Il tutto è incasinato da un’altra questione ancora non risolta: nel caso queste riforme costituzionale venissero davvero approvate dal Parlamento, sarebbero un bloccone unico o tanti blocchetti separati? Non è una questione solo accademica: nel primo caso, l’eventuale referendum confermativo si farebbe su tutto l’impianto, nel secondo caso su ogni singolo articolo riformato, quindi con più schede. Se si scegliesse la prima soluzione, c’è il rischio che il tutto venga bocciato perché magari nel bloccone c’è solo una singola cosa sgradita ai più, quindi non si cambierebbe una virgola; nel secondo caso c’è il rischio che lo spezzatino produca risultati difformi, con una cosa approvata e un’altra no, e magari il risultato finale è contraddittorio e inapplicabile.

Ancora: quando dalla commissione dei saggi le riforme costituzionali passeranno al Parlamento, diventeranno oggetto di una trattativa politica che tracimerà al di fuori della stessa riforma costituzionale. Ad esempio, Tonini a un certo punto ha detto che il Pd potrebbe accettare il semipresidenzialismo tanto voluto da Berlusconi solo in cambio di una buona legge sul conflitto d’interessi. A quel punto io gli ho risposto che poteva dircelo prima, così evitavamo anche il dibattito: dato che il Pdl non accetterà mai una legge sul conflitto d’interessi, è evidente che si blocca anche tutto il resto e ciao.

Ma non è finita, perché c’è  un’altra bega grossa da affrontare: se  cioè le riforme costituzionali sulla forma di governo debbano essere fatte prima, insieme o dopo rispetto alla nuova legge elettorale.

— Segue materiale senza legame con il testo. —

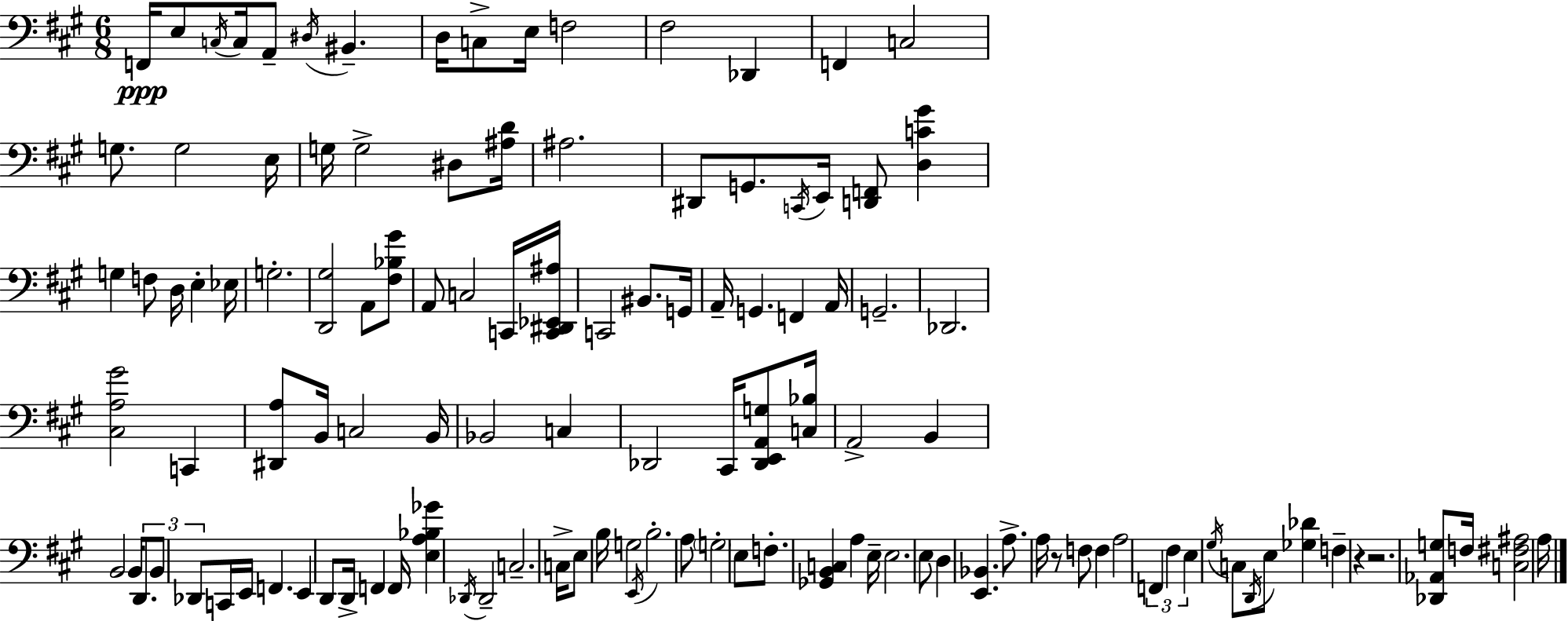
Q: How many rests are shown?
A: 3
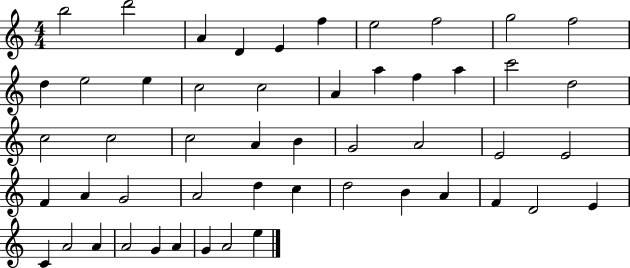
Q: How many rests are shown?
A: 0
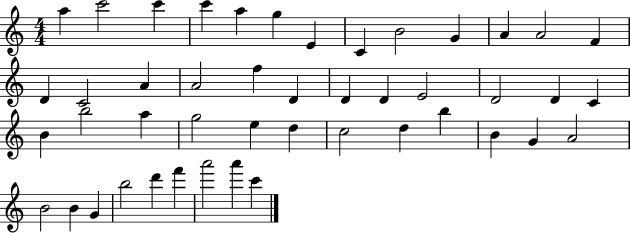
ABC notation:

X:1
T:Untitled
M:4/4
L:1/4
K:C
a c'2 c' c' a g E C B2 G A A2 F D C2 A A2 f D D D E2 D2 D C B b2 a g2 e d c2 d b B G A2 B2 B G b2 d' f' a'2 a' c'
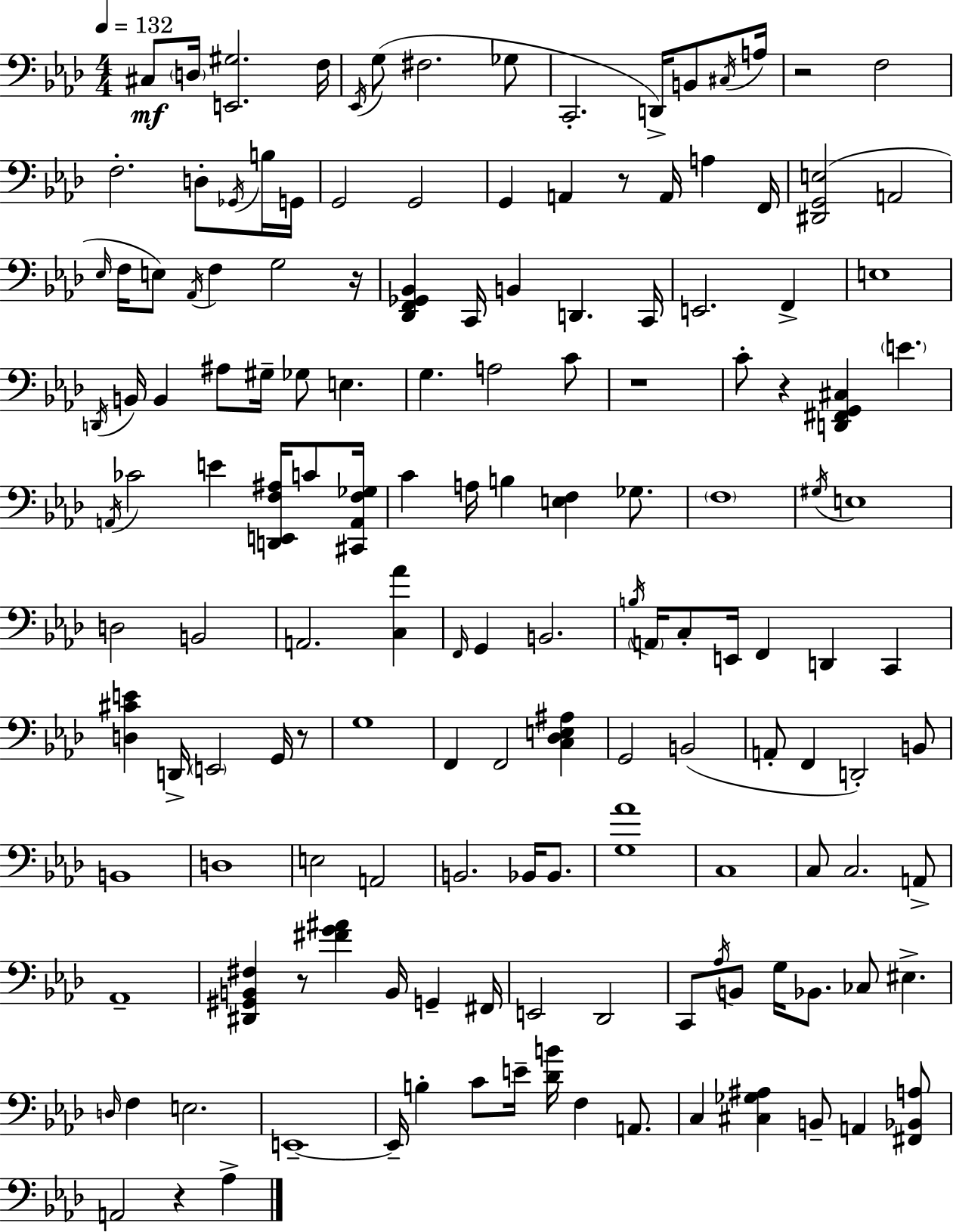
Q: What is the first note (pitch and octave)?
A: C#3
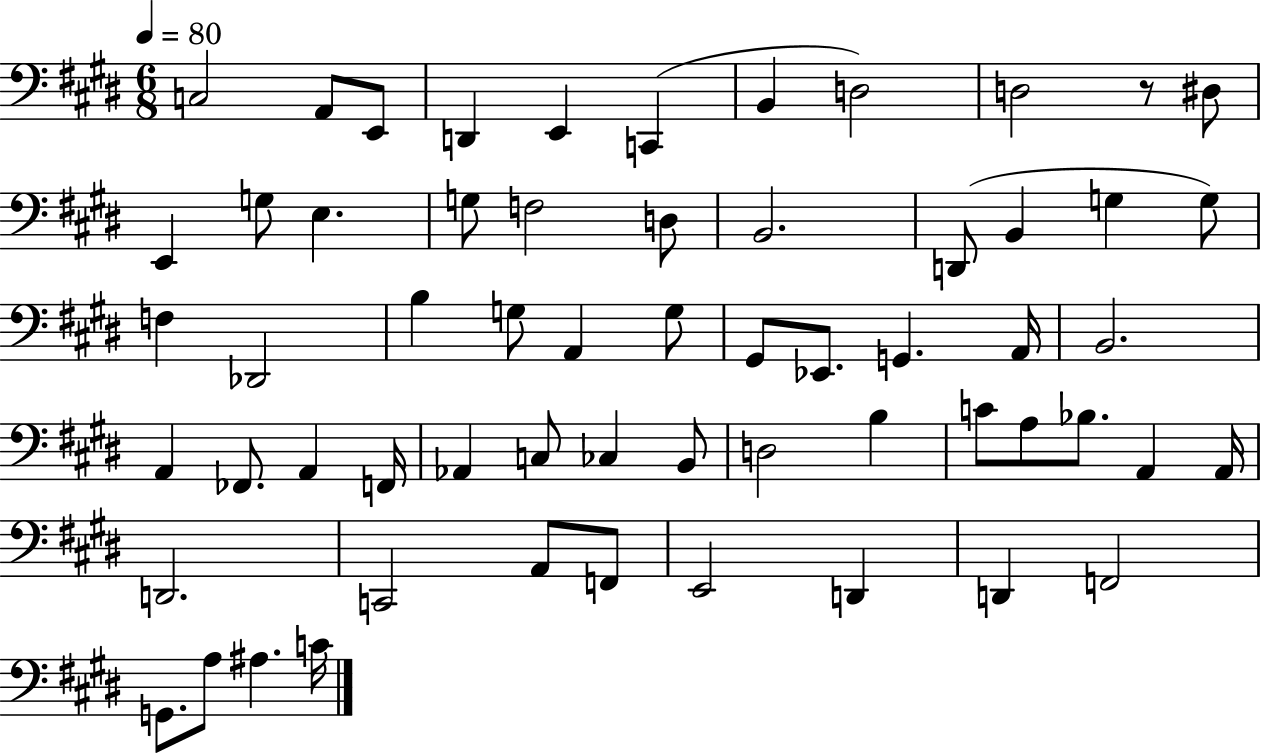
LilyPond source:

{
  \clef bass
  \numericTimeSignature
  \time 6/8
  \key e \major
  \tempo 4 = 80
  c2 a,8 e,8 | d,4 e,4 c,4( | b,4 d2) | d2 r8 dis8 | \break e,4 g8 e4. | g8 f2 d8 | b,2. | d,8( b,4 g4 g8) | \break f4 des,2 | b4 g8 a,4 g8 | gis,8 ees,8. g,4. a,16 | b,2. | \break a,4 fes,8. a,4 f,16 | aes,4 c8 ces4 b,8 | d2 b4 | c'8 a8 bes8. a,4 a,16 | \break d,2. | c,2 a,8 f,8 | e,2 d,4 | d,4 f,2 | \break g,8. a8 ais4. c'16 | \bar "|."
}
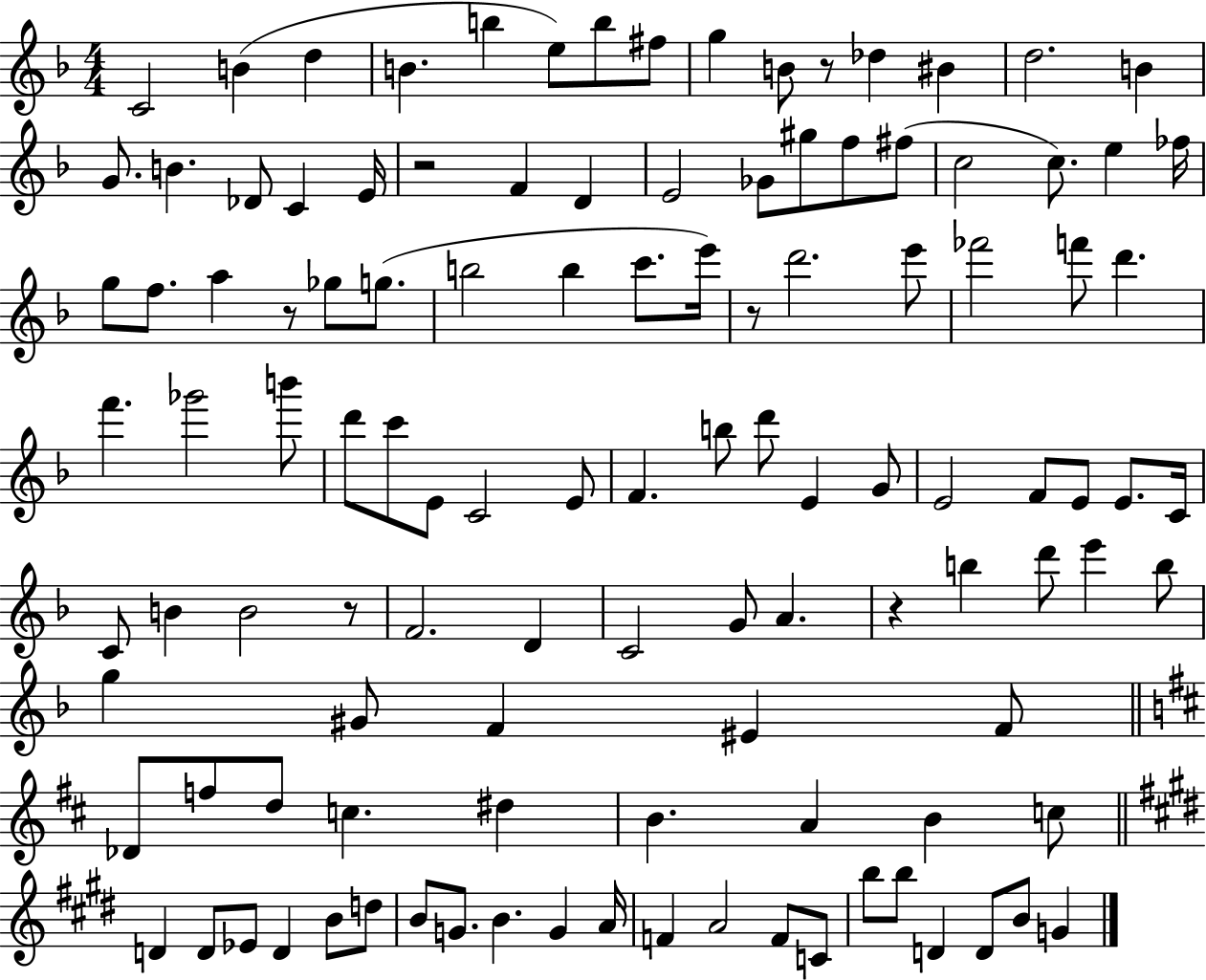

Che, come sapete, è una legge ordinaria e non sta nella Carta.

I partiti, i parlamentari e i saggi non sono d’accordo neppure su questo punto base: secondo alcuni non ha senso fare una legge elettorale se non si sa come sarà la forma di governo, secondo altri il Porcellum fa talmente schifo che nell’attesa bisognerebbe subito fare la riforma elettorale, magari tornando al Mattarellum, ma anche no, ci sono almeno settanta ipotesi diverse.

Il risultato, comunque, è che della nuova legge elettorale (”urgentissima” fino a pochi mesi fa) al momento non si sta occupando nessuno, in Parlamento: con la probabilità molto concreta che se per qualsiasi ragione dovesse cadere il governo, si torni a votare di nuovo con il Porcellum.

Bene, non so se vi ho più chiarito o più confuso le idee su quello che sta succedendo. Comunque, se siete arrivati in fondo al post vuol dire che avete dedicato fin troppo tempo a questo teatrino ed è ora di tornare al più presto di occuparvi del mondo vero, là fuori.